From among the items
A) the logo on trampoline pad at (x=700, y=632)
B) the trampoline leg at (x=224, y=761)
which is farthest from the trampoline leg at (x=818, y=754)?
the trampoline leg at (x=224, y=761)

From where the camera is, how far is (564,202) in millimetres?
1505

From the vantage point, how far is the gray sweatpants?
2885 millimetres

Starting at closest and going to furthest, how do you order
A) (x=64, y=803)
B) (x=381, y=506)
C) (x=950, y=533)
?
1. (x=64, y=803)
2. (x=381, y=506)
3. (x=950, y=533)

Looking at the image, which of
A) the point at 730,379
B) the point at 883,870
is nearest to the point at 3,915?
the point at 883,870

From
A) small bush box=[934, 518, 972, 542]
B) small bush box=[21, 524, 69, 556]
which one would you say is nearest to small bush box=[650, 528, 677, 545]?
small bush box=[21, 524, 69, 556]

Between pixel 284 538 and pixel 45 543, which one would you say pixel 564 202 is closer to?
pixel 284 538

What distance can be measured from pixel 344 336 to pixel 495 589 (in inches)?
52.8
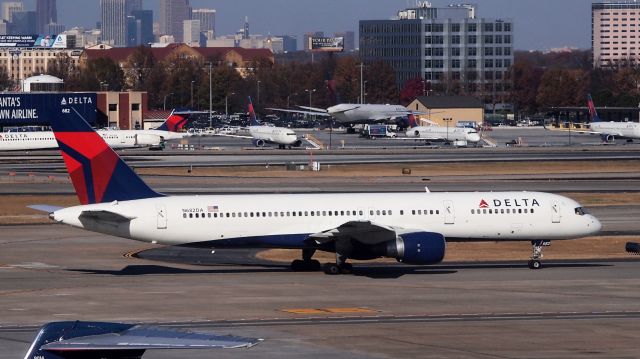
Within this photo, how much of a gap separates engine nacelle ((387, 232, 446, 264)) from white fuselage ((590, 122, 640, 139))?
11285cm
------------------------------------------------
WHAT THE TASK ASKS → Rewrite the items as a two-column CSV with the header item_text,answer. Start at the line that contains "What distance can" and end at the last item. Give one row per item, put each value in a quoted field with its line breaks changed to spaces, and leave out the pictures.

ANSWER IN FULL →
item_text,answer
"What distance can be measured from pixel 344 336 to pixel 495 589 (in inches)?","52.8"
"Within this photo, how much of a gap separates engine nacelle ((387, 232, 446, 264)) from white fuselage ((590, 122, 640, 139))?","11285cm"